> [抜粋]
┄┄┄┄┄┄┄┄┄┄
半休は半日単位の年次有給休暇ですが、この「半日」とは具体的には何時間を意味するのでしょうか。
厚生労働省の通達では、1日の所定労働時間の2分の1とするのが原則とされていますが、必ずしもこの通りにする必要はなく、午前(9時~12時)、午後(13時~17時)という分け方でもよいことが例示されています。
原則に従って1日の所定労働時間を2分の1にする場合、1日の所定労働時間が8時間であれば半休を4時間とします。そして1日の前半を半休とする場合、後半を半休とする場合の始終業時刻を就業規則等で明確にします。
例えば1日の所定労働時間が8時間、始業時刻が9時、終業時刻が18時、休憩時間が1時間の場合、午前半休を9時〜13時、午後半休を14時〜18時の各4時間に設定することが可能です。
半休と時間有給の違い
半休と同様に1日単位で付与されない年次有給休暇として、時間有給(時間単位の年次有給休暇)が知られています。
半休と時間有給の主な違いは以下の通りです。
- 時間有給は労働基準法で定められており、制度を設ける際には労使協定を締結する必要がある。半休は労働基準法に規定されていない。
- 時間有給は1時間単位で付与することが可能で、年次有給休暇1日分が時間有給の何時間分にあたるかは1日の所定労働時間を基に定める。半休は1日の所定労働時間の半分などで付与する。
┄┄┄┄┄┄┄┄┄┄
> [提供記録]
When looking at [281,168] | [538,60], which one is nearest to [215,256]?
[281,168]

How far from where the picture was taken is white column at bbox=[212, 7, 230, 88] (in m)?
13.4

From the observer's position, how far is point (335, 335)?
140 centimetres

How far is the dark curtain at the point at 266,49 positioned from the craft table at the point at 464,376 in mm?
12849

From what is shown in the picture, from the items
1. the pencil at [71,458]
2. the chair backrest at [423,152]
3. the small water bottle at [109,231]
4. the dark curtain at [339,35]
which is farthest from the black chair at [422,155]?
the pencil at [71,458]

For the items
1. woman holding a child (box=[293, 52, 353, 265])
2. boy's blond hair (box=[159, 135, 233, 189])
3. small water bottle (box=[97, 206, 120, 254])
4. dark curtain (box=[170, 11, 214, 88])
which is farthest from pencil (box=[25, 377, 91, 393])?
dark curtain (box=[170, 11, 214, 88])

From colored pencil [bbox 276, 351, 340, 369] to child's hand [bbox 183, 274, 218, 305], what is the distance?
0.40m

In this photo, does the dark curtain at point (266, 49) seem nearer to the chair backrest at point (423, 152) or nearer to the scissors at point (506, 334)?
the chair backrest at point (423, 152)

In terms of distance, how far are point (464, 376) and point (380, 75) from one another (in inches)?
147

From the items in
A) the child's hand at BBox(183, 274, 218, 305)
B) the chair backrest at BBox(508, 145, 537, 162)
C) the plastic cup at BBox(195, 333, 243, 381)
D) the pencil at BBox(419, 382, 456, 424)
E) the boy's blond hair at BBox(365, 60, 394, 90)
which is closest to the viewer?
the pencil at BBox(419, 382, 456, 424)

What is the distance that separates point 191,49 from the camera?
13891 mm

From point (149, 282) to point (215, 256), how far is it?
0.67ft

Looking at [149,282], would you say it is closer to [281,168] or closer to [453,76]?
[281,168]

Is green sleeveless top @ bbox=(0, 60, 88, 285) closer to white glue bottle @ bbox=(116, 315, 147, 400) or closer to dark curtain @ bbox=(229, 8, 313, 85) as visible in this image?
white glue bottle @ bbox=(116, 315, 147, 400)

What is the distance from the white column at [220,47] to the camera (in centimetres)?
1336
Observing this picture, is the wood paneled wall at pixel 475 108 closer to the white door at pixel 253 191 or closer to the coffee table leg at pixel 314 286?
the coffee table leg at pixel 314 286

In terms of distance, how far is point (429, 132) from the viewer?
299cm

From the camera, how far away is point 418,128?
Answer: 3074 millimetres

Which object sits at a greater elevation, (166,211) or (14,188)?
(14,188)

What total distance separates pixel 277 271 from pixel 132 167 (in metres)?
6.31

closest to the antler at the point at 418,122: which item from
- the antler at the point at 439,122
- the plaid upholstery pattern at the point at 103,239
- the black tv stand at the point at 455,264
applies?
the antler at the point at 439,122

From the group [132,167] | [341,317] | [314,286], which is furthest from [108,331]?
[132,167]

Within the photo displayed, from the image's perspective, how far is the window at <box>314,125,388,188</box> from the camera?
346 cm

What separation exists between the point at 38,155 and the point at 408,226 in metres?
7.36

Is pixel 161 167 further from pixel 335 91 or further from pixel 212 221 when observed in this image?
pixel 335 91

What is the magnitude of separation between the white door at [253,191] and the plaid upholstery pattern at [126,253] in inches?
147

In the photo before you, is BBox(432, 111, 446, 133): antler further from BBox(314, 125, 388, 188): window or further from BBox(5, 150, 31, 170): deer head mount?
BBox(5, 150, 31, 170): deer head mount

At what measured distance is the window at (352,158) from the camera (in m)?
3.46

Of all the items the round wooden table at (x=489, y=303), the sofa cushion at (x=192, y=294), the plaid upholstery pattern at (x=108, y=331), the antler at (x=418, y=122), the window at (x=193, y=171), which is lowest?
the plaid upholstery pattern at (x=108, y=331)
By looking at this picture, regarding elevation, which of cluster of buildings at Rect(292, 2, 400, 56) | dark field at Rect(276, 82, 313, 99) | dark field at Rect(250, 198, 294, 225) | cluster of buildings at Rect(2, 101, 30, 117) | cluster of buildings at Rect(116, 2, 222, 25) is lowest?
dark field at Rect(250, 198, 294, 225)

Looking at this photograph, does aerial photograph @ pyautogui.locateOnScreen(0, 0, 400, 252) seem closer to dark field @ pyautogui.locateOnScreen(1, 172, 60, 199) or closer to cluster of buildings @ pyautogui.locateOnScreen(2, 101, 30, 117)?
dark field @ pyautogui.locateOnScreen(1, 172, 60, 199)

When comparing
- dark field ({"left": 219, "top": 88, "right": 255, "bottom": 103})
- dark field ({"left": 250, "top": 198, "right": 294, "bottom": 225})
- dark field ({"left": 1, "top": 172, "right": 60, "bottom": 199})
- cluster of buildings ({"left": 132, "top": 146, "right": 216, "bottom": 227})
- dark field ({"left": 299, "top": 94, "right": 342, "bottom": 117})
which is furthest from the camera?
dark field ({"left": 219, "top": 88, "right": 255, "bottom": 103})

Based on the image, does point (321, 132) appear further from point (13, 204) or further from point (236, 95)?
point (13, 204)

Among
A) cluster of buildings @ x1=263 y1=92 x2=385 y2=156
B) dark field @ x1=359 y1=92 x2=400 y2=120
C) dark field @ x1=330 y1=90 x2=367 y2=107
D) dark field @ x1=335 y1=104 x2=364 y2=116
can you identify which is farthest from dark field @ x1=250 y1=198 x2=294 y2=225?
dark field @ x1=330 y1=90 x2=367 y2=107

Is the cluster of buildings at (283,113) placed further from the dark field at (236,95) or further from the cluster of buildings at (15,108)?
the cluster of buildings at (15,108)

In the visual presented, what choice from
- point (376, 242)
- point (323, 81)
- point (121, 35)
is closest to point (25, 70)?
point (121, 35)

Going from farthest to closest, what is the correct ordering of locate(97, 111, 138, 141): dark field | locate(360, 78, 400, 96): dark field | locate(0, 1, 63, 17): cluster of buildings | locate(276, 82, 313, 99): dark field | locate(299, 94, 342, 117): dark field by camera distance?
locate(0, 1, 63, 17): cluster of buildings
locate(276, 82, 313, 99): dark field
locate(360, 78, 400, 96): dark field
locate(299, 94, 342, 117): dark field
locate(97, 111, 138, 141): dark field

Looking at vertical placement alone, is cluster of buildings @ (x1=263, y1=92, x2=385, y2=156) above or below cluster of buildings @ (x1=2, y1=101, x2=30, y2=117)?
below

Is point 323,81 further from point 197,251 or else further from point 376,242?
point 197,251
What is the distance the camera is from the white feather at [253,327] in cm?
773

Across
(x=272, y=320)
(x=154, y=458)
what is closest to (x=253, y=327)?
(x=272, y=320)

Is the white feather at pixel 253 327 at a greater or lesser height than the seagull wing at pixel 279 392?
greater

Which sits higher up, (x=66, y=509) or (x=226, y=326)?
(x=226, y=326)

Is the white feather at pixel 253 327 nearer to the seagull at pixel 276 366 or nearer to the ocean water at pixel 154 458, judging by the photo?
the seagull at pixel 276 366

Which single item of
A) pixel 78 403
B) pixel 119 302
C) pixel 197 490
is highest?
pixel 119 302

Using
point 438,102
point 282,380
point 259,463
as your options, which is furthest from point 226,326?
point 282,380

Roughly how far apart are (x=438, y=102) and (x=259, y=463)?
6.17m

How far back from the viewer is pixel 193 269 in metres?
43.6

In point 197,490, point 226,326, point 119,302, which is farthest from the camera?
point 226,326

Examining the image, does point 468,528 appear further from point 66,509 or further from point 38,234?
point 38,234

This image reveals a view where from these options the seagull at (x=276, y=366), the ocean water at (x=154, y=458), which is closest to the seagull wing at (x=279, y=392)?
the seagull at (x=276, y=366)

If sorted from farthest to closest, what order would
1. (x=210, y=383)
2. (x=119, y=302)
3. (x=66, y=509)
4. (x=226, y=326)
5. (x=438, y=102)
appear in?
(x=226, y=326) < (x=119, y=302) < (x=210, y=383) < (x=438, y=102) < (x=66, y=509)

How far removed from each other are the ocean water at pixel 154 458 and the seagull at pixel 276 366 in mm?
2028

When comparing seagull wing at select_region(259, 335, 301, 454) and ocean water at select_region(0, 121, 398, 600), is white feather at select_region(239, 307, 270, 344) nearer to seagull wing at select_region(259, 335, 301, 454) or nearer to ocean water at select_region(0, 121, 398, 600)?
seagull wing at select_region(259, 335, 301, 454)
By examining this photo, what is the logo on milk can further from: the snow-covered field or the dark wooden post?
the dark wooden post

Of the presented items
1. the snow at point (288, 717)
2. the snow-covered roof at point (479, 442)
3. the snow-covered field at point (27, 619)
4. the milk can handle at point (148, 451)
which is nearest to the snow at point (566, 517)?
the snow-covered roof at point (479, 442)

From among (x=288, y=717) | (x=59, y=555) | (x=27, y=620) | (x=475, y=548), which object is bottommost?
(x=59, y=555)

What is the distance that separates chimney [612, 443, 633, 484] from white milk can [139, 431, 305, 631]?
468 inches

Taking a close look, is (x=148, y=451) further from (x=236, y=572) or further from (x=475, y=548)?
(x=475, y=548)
┄┄┄┄┄┄┄┄┄┄
> [出題内容]
抜粋によると、時間有給の制度を設ける際に締結が必要とされているものは何か答えてください。

> [解答]
労使協定です。